Die Kammerchöre der Hochschulen von Tübingen und zu Köln gaben ein dreifaches Doppelkonzert
TÜBINGEN. Etwas Schöneres ist für studentische Sänger kaum vorstellbar: Ein Treffen mit einem Partnerchor und drei gemeinsame Konzerte an charismatischen Orten. In diesem Fall kamen am Samstagabend die Kammerchöre der Uni zu Köln und die Camerata vocalis im Tübinger Pfleghofsaal zusammen und umrahmten das Wochenende mit Auftritten in der Barockbasilika von Zwiefalten und dem Münster zu Straßburg.

Philipp Amelung, der Tübinger Universitätsmusikdirektor, führte das vielleicht 150-köpfige Publikum im Pfleghofsaal (mit seiner erstaunlichen Akustik) vorab ein wenig in den organisatorischen Rahmen ein, der solche wunderbaren Begegnungen möglich macht: ein Netzwerk von rund 20 deutschen Hochschul-Kammerchören, das sich gewiss auch international erweitern ließe. Das originelle Programm war ganz englisch frühmodern mit etwas Frommem und mit Hang zu folkloristischen Wurzeln geprägt. Zwei getrennte und ein gemeinsamer Abschnitt zeigten, was da auch dabei ist und dabei sein soll: freundschaftliche Konkurrenz, der Vergleich, sportlich-musischer Wettkampf sozusagen.
Die Tübinger Gastgeber durften mit dem dritten „Partsong“ von Gerald Finzi beginnen, einem 1901 in London geborenen Sohn jüdischer Eltern aus Italien und Deutschland, der so etwas wie ein inniger Neoromantiker mit besonderem Ton war – und Freund des Hauptkomponisten Ralph Vaughan Williams, der hierzulande etwas breiter bekannt ist. Wie Gustav Holst, trotz seines skandinavischen Namens ein englischer Spätromantiker reinsten Wassers. Von ihm war ein „Nunc dimittis“ zu hören, vom hochromatischen Opernkomponisten Arthur Sullivan sang die Camerata vocalis „The Long Day Closes“.
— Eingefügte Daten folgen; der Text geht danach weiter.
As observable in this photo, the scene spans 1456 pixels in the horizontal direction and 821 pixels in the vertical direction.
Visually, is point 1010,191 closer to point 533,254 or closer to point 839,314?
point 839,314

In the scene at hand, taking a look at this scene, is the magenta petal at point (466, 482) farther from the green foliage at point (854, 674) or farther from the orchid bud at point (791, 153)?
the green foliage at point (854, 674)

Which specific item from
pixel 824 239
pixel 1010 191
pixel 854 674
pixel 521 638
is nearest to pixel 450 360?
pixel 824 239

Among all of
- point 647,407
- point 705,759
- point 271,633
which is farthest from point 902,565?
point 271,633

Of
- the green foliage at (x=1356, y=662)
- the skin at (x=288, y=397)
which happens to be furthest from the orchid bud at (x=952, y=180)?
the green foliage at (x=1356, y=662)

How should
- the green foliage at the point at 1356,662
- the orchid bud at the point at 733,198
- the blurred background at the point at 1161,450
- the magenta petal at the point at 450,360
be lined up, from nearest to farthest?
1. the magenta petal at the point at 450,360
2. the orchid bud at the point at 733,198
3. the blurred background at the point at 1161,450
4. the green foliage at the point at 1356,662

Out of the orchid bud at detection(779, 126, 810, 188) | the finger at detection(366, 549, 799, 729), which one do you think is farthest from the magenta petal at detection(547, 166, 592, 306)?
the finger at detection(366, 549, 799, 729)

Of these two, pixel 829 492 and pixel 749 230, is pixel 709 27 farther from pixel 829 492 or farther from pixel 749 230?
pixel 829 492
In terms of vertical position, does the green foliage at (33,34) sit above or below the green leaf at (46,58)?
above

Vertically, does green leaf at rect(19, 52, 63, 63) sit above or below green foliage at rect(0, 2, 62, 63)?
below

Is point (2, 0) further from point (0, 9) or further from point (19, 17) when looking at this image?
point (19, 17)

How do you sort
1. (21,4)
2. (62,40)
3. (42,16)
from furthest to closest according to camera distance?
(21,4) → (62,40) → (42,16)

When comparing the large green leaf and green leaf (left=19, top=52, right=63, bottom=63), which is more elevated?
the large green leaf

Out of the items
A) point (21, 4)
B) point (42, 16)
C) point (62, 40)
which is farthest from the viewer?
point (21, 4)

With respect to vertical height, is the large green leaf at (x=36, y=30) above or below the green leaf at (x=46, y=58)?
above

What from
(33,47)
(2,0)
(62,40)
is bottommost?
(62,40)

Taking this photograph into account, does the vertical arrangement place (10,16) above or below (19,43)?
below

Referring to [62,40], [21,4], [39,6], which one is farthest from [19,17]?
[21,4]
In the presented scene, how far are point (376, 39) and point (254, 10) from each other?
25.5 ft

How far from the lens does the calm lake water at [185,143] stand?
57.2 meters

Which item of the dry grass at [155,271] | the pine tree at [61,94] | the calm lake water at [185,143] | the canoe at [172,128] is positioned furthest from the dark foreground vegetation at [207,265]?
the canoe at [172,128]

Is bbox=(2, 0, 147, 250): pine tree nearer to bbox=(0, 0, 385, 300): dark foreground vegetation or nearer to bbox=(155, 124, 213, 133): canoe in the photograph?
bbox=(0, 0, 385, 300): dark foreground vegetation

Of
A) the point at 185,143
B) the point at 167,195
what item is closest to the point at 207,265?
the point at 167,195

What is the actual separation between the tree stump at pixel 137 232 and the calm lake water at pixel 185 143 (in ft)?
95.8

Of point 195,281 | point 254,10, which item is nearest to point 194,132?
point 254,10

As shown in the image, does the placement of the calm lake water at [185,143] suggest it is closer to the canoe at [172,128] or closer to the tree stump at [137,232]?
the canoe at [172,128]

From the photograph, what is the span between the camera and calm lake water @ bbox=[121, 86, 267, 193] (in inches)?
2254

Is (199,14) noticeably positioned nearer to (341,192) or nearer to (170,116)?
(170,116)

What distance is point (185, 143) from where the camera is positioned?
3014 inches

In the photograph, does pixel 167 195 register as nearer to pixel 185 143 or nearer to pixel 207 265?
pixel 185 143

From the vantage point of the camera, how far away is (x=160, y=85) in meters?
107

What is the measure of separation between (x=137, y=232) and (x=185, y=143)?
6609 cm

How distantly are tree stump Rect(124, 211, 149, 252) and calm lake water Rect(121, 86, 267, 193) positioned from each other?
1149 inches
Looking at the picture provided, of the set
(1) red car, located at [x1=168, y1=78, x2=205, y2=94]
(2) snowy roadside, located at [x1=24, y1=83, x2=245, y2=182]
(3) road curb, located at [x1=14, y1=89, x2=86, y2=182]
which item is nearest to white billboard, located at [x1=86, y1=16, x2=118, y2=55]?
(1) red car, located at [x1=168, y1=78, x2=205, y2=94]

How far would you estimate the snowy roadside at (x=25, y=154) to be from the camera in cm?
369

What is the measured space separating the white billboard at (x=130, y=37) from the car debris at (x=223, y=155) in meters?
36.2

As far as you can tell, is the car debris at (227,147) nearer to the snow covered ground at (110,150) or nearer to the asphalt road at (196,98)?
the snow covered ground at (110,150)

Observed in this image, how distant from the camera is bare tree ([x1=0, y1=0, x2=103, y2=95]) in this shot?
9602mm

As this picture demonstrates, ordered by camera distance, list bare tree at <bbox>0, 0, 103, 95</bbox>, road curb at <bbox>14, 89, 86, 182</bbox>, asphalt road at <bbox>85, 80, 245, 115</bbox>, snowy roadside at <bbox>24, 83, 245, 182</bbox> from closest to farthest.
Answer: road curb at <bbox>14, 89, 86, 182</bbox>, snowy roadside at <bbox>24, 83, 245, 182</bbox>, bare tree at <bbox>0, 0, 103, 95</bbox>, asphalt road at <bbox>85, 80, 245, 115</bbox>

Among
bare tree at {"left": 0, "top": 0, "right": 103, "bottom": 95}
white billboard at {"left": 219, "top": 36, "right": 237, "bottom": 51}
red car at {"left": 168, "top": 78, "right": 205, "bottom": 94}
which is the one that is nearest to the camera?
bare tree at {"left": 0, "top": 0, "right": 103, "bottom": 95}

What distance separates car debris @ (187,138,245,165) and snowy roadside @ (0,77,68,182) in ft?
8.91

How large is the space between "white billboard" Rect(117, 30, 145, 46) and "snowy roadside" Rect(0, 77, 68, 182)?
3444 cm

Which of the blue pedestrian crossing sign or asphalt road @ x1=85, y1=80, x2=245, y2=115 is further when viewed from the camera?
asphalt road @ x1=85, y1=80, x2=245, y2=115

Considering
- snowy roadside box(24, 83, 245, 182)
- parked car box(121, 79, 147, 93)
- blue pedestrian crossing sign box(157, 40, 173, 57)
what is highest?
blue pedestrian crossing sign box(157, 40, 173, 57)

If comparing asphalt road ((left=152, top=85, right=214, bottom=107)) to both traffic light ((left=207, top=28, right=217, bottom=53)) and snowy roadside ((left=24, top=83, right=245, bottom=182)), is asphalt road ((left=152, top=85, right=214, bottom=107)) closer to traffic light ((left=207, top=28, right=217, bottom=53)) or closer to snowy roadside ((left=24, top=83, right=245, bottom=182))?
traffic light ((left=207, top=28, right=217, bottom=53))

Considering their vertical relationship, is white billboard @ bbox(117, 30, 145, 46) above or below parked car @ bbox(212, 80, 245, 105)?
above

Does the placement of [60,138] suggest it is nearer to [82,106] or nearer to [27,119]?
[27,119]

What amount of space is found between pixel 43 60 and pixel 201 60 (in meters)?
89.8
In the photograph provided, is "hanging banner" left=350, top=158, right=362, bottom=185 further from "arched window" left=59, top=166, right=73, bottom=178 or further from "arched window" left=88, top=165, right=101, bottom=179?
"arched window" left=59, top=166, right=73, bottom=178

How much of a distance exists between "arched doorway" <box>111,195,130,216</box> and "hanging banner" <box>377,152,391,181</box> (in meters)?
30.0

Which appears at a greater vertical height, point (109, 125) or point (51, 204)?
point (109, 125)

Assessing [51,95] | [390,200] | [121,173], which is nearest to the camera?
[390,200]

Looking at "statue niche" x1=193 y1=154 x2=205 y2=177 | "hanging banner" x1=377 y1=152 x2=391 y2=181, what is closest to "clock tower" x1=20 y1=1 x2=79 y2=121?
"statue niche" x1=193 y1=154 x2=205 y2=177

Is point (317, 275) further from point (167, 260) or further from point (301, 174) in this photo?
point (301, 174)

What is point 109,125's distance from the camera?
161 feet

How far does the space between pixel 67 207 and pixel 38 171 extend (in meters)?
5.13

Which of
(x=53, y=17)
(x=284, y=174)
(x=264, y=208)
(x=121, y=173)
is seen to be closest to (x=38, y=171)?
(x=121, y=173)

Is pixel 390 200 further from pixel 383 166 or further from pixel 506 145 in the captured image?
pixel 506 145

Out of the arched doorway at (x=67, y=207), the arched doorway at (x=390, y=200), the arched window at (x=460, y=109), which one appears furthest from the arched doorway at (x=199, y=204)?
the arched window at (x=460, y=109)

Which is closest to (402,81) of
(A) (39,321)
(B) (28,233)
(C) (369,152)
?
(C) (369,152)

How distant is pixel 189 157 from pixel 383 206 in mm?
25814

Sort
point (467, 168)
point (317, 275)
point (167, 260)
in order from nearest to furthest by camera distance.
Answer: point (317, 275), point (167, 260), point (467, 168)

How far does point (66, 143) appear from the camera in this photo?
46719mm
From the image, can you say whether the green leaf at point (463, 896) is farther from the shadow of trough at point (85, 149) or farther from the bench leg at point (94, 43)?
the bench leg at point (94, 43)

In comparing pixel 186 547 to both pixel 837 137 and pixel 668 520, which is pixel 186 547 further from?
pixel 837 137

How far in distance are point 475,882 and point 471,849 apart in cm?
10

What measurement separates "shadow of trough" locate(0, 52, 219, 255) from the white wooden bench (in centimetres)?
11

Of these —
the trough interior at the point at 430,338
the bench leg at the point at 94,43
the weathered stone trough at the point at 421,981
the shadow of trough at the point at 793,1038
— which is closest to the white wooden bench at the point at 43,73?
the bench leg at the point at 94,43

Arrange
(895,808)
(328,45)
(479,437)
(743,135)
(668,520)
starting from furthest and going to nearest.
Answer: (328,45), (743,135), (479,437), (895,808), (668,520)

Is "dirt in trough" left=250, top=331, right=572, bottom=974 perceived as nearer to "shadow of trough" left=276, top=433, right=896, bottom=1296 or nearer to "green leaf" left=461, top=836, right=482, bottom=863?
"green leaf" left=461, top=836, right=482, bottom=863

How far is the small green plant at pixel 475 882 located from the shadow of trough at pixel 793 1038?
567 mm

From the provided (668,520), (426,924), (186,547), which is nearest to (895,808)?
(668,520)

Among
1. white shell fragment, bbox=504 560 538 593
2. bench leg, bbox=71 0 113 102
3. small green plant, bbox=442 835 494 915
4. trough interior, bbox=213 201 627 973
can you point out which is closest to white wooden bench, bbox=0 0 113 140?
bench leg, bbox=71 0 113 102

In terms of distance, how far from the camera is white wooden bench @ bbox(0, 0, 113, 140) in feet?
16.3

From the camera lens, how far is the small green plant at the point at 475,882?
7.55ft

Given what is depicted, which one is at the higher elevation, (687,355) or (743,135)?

Ralph Vaughan Williams, zu dessen originellem Stil die Wurzeln im Volkstümlichen und in der Renaissance gehören, stellten die Kölner unter ihrem Dirigenten und Universitätsmusikdirektor Michael Ostrzyga mit „Five English Folk Songs“ vor. Weil auch ein bisschen Spaß sein muss, brachten sie das Traditional vom „Drunken Sailor“ in einem witzigen modernen Arrangement von Jonathan Willcocks nach dem schönen leisen Schluss dieses Querschnitts. Der gemeinsame Teil, abwechselnd dirigiert von den beiden UMD’s, galt wieder ganz Ralph Vaughan Williams.

Dabei führten sie ihre Qualitäten und Tugenden zusammen. Die Kölner machten Eindruck mit ihrer Kraft und dynamischen Bandbreite, mit starken Konturen. Auf Tübinger Seite waren vielleicht eine etwas feinere Stimmkultur und geschmeidige Phrasierungen hervorzuheben. Wie sehr es aber auf das Dirigat, seinen Geschmack und seine Schwerpunkte ankommt, zeigte der Gesamtchor: Je nach Leitung konnten Amelung und Ostrzyga die entsprechenden Potentiale heben und freisetzen.

Foto: Martin Bernklau
Viel Jubel begleitete die beiden Chöre nach Zugaben und Dirigenten-Umarmungen von der Bühne. Man darf sie alle um solch ein Wochenende beneiden.